## Stated problem
Pull out each line of the material below that contains the string "nearest", counting only matches with the same capitalization.

## Information supplied

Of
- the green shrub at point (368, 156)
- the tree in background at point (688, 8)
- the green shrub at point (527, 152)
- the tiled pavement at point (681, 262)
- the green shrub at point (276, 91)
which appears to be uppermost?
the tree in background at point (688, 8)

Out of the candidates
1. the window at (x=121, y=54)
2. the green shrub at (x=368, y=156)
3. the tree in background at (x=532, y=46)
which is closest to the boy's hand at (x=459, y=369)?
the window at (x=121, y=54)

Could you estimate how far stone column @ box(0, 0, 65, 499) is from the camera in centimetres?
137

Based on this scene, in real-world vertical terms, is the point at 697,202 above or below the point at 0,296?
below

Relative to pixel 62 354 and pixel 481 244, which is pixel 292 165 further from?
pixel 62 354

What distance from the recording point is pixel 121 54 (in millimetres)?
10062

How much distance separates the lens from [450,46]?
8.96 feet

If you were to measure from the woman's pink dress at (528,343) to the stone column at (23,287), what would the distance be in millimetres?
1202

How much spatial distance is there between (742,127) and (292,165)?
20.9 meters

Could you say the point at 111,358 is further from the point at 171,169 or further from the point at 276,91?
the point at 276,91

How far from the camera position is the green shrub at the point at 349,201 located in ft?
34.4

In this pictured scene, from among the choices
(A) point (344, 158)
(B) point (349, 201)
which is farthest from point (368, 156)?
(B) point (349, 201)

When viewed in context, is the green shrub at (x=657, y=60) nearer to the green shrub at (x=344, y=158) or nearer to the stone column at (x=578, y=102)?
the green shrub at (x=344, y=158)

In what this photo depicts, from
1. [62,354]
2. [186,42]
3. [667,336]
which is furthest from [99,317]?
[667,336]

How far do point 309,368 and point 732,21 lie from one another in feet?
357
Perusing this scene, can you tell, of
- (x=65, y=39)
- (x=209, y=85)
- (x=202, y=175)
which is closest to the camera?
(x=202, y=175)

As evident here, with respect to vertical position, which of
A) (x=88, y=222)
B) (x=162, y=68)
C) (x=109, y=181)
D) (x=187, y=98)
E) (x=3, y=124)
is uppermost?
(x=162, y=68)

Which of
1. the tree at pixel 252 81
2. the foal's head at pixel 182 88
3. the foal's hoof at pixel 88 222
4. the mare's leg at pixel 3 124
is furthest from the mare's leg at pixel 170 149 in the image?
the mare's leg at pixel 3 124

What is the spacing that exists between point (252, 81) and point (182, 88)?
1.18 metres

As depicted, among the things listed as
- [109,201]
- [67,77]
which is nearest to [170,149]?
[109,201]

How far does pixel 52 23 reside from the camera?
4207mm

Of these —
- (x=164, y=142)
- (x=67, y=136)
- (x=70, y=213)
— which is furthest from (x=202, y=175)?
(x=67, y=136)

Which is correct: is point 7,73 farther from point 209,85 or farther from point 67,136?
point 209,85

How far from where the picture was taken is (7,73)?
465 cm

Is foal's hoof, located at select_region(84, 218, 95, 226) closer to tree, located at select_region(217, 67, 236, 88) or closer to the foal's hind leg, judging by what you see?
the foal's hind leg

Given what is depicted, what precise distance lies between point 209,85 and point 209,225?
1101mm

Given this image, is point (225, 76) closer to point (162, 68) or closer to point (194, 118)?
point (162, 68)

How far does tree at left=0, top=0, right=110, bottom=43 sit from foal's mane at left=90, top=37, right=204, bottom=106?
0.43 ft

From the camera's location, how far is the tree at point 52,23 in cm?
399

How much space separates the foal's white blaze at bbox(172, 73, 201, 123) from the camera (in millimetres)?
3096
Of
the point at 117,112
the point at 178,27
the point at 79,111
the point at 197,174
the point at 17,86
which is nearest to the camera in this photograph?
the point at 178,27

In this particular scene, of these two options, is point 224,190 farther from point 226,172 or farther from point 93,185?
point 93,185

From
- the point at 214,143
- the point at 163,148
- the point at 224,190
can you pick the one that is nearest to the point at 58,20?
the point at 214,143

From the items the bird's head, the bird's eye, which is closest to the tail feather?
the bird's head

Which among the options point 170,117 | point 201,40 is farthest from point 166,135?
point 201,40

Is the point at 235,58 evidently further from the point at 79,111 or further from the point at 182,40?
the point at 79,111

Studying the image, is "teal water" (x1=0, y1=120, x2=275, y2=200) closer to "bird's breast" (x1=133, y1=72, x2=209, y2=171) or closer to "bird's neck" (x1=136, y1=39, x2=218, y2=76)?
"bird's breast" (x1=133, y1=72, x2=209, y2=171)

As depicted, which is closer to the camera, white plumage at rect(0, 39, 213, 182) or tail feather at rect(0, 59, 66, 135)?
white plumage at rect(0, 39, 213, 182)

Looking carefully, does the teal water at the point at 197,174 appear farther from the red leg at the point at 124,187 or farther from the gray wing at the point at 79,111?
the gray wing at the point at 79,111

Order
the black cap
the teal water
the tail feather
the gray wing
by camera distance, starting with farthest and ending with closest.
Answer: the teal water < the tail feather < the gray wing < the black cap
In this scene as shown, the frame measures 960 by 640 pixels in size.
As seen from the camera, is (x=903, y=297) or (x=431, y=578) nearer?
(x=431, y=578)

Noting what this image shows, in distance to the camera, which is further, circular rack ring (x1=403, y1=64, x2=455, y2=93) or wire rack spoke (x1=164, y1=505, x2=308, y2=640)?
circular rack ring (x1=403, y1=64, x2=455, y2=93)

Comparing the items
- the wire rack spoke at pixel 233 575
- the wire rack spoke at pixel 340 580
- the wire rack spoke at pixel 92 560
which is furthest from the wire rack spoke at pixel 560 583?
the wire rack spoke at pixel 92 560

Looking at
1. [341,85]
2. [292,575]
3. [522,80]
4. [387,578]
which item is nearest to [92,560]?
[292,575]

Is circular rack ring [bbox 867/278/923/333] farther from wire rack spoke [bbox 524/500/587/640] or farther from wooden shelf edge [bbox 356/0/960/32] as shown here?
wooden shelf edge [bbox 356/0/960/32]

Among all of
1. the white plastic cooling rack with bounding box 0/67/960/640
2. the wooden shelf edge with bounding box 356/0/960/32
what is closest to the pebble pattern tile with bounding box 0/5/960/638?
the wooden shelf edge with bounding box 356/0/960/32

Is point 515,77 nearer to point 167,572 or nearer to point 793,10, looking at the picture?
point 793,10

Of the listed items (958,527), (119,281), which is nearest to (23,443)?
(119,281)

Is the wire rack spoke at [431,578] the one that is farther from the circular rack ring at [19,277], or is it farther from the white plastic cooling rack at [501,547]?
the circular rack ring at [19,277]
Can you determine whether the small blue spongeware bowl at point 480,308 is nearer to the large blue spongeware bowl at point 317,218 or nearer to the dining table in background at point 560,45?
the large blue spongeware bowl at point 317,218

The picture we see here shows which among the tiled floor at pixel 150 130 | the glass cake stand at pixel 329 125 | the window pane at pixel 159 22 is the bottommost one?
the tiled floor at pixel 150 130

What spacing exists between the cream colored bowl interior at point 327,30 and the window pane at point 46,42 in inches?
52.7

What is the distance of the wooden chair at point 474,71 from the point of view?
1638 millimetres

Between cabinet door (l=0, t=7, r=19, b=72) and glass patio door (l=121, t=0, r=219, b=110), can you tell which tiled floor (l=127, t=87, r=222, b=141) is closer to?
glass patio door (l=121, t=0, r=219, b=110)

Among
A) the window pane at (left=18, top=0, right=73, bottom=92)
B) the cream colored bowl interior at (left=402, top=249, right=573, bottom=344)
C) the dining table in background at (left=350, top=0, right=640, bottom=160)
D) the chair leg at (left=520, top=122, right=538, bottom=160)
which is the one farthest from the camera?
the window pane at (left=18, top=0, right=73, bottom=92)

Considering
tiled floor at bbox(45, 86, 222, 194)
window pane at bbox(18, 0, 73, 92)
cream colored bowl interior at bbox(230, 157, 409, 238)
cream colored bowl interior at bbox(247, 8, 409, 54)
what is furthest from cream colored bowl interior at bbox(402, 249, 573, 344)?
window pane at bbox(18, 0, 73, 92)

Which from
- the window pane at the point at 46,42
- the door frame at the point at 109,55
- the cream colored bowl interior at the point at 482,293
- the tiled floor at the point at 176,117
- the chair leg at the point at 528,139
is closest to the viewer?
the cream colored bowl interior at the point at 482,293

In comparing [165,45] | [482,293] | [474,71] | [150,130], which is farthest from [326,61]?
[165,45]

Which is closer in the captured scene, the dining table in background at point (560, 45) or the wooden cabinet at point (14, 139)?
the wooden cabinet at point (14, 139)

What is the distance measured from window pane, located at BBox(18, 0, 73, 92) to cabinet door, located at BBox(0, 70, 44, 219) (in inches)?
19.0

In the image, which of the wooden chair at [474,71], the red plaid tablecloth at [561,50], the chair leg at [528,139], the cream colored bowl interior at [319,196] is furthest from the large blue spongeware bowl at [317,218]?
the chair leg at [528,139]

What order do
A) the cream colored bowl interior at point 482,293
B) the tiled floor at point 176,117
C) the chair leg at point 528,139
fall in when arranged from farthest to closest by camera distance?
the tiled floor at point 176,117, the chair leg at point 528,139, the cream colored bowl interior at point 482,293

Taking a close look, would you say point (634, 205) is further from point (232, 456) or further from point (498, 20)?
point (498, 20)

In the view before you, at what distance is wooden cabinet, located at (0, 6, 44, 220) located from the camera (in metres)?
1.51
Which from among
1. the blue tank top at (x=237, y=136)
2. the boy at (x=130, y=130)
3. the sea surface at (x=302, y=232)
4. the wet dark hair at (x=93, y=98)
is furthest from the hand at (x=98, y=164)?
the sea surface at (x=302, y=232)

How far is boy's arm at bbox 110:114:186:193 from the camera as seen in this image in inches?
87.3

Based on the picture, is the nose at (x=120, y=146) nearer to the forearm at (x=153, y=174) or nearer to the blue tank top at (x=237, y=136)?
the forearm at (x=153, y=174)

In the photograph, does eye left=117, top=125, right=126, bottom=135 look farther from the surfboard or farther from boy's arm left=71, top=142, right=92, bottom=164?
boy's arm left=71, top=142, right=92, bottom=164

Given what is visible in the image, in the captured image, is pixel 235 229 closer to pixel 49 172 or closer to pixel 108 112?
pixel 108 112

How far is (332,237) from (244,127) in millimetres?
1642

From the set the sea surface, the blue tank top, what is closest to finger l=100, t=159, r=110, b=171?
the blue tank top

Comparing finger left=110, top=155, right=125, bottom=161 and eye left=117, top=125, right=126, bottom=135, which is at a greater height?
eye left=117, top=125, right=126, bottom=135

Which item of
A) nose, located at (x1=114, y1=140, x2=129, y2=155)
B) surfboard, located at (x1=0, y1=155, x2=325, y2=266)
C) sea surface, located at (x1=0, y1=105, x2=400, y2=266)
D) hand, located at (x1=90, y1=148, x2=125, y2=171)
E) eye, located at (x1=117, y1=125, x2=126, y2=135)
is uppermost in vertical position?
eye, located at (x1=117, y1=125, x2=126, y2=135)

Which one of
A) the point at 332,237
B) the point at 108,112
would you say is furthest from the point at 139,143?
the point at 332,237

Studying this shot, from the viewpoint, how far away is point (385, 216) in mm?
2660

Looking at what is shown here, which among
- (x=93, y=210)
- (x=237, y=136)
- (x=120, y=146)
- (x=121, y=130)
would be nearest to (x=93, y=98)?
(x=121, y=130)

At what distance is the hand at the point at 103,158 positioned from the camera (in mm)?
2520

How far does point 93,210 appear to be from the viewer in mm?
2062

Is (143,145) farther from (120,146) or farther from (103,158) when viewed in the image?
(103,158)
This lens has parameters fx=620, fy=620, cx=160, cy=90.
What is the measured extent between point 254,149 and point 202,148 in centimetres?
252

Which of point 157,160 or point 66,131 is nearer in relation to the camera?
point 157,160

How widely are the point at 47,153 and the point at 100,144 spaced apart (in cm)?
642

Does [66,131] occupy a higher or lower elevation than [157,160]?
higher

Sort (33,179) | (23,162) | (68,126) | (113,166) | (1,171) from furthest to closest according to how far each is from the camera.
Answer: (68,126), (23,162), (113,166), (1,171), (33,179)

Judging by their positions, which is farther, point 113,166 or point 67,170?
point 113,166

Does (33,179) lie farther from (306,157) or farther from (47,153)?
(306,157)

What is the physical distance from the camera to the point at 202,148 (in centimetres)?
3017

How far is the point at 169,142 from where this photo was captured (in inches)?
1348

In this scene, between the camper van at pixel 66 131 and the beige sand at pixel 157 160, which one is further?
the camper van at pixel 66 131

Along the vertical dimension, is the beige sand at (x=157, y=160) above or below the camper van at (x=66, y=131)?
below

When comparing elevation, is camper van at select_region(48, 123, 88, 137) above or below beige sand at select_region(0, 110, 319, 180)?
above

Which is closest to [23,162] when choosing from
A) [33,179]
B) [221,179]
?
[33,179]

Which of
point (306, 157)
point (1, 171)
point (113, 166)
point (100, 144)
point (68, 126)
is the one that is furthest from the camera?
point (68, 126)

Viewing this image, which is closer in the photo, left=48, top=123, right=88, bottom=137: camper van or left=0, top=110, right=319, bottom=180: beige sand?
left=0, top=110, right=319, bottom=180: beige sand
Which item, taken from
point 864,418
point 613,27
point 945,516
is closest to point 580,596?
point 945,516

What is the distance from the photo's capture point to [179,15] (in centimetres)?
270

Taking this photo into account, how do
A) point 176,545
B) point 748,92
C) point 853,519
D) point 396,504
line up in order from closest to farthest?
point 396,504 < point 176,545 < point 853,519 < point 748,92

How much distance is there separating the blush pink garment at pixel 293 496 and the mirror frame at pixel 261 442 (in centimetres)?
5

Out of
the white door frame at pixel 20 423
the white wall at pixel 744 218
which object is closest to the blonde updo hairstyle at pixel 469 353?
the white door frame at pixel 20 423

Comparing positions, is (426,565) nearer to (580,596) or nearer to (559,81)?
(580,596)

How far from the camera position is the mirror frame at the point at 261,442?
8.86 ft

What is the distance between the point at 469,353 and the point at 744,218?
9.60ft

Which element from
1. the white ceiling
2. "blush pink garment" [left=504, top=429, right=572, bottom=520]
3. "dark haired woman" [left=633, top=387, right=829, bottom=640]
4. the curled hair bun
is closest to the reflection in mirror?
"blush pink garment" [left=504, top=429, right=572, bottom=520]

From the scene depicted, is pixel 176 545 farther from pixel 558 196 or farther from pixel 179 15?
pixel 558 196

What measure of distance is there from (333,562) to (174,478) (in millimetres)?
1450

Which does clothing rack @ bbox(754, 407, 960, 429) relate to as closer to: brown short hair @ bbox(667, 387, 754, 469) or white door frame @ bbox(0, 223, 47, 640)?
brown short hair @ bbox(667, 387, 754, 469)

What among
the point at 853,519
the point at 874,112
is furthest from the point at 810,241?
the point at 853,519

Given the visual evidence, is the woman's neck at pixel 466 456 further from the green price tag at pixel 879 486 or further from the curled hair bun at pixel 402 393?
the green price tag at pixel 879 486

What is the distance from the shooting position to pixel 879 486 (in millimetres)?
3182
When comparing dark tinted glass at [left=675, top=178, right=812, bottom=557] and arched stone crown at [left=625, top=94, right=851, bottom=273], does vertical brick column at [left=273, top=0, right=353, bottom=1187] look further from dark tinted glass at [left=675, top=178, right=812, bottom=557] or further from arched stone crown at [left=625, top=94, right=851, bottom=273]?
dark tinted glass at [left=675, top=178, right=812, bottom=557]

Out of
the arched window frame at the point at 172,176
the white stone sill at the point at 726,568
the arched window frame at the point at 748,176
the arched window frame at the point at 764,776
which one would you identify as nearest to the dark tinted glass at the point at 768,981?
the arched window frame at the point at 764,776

## Worked solution
which is nearest to [170,149]?
which is nearest to the camera in this photograph?
can you pick the one that is nearest to the point at 58,20?
which item is nearest to [92,560]?
Of the listed items (958,527), (119,281), which is nearest to (23,443)?
would be nearest to (x=93, y=98)?
which one would you identify as nearest to the dark tinted glass at the point at 768,981?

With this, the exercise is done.